An international human rights agency has downgraded Thailand’s National Human Rights Commission (NHRC) due to failures in addressing human rights issues.
The Sub-Committee on Accreditation (SCA) of the International Coordinating Committee on National Human Rights Institutions (ICC), an independent international association of national human rights institutions (NHRIs) from all parts of the globe who keeps track of national human rights institutions’ performance worldwide, announced that it has downgraded Thailand’s NHRC from ‘A’ status to ‘B’, the UN source revealed on Thursday, 28 January 2016.
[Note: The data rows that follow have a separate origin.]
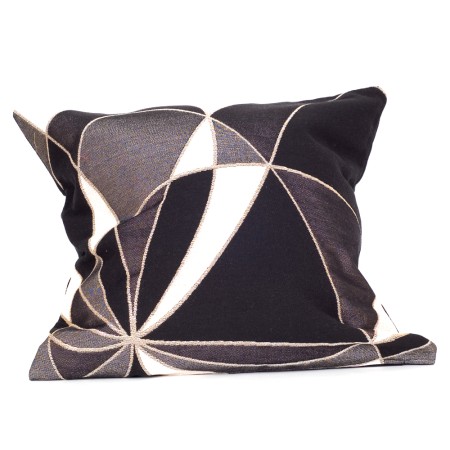 Kissen Deco Art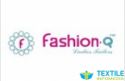 Fashion Q Ladies Tailors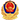 公共娱乐(中国)官网登录入口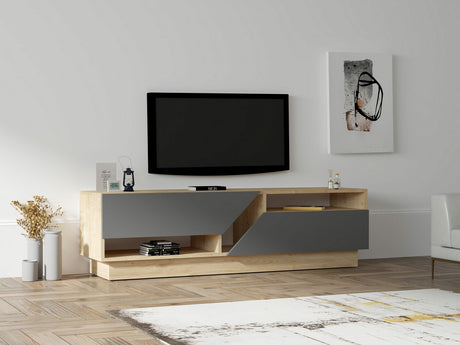 Tv staliukas 508249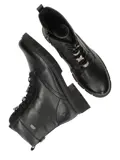 Veterboots Dames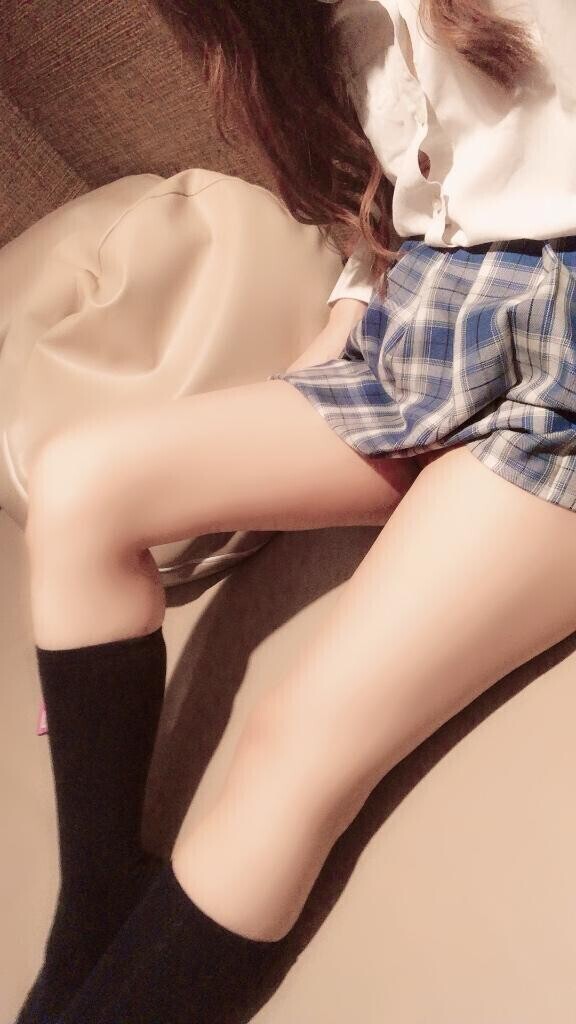 あいことばー！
Using the Paris Principles as a benchmark in accrediting human rights institutions in each country, ‘A’ status is given to institutions which demonstrate compliance with the Paris Principles. They can participate fully in the international and regional work and meetings of national institutions, as voting members, and they can hold office in the Bureau of the ICC or any sub-committee the Bureau establishes.
They are also able to participate in sessions of the Human Rights Council and take the floor under any agenda item, submit documentations and take up separate seatings.
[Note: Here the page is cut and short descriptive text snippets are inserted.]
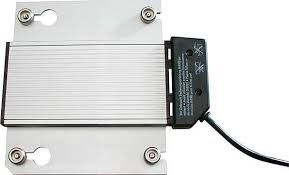 Нагревательный элемент APS 12289 в компании ШефСтор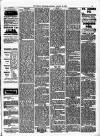 Trowbridge Chronicle Saturday 19 January 1895 Page 3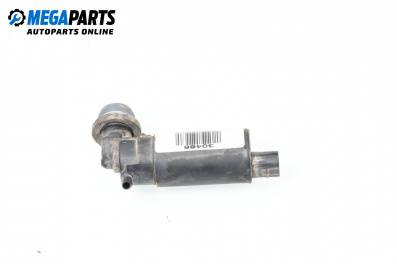 Помпичка за чистачки за Toyota Avensis II Liftback (04.2003 - 11.2008)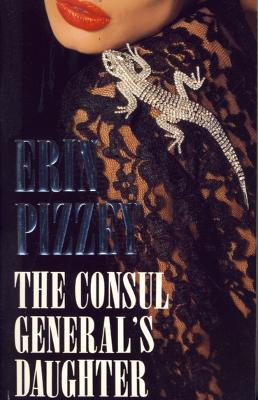 Consul General's Daughter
Human rights institutions graded with ‘B’ status, however, may only participate as observers in the international and regional work and meetings of the national human rights institutions. They cannot vote or hold office with the Bureau or its sub-committees.
In October 2014, the ICC expressed concerns about the selection process for Thailand’s NHRC, lack of functional immunity and independence, and the failure to address human rights issues in a timely manner especially in the context of military rule in Thailand and gave the agency 12 months to address the issues.
After ICC’s announcement, the UN’s Office of the High Commissioner for Human Rights (Southeast Asia), recommended that as Thailand prepares a new Constitution, the drafting committee should use this opportunity to take on board the SCA's recommendations to ensure the NHRC regains its ‘A’ status.
The current set of Thailand’s NHRC with Wat Tingsamid as its chairman recently replaced the former set in December 2015.
In November 2015, the outgoing NHRC more than a year after the 2014 coup d’état, admitted that the Thai junta has trampled on human rights and that the demonstrations of the People’s Democratic Reform Committee (PDRC), an anti-election protest, occasionally violated the constitutional rights over peaceful assembly.
Since the 2006 coup d’état and a decade of political turmoil, Thailand’s NHRC was founded under the 1997 Constitution, has been heavily criticised for its ineffectiveness in safeguarding fundamental human rights, especially with regard to its silence over the violent military crackdown on red shirt protesters in 2010 and the previous 2014 coup.
Sunai Phasuk, a researcher from Human Rights Watch (HRW), told Prachatai earlier that the inadequate selection process for NHRC commissioners results in the appointment of unqualified people to the Commission.
“The selection process of the NHRC in a way picks people who do not have solid backgrounds in human rights and who are not independent as commissioners. This results in a lot of limitations of the rights commissioners,” said Sunai.
Tyrell Haberkorn, a political science academic who is an expert on Thailand, pointed out “the last two NHRC commissions have had several problems in terms of their independence, which prevented them from investigating human rights abuses. The rights commissioners have been silent about the coup d’état.”
The consequences of being downgraded are the following:
• The Thai NHRC will be unable to express opinions or send documents to UN Human Rights Council (UNHRC) Conferences, including the inability to send reports on the human rights situation in Thailand for the Universal Periodic Review (UPR) process of the UNHRC. The next UPR of Thailand is in the 2016 round.
• The Thai NHRC will be considered merely an observer at regional and international human rights conferences organized by the UNHRC.
• The Thai NHRC will not be able to vote on any ICC decision or apply for ICC membership.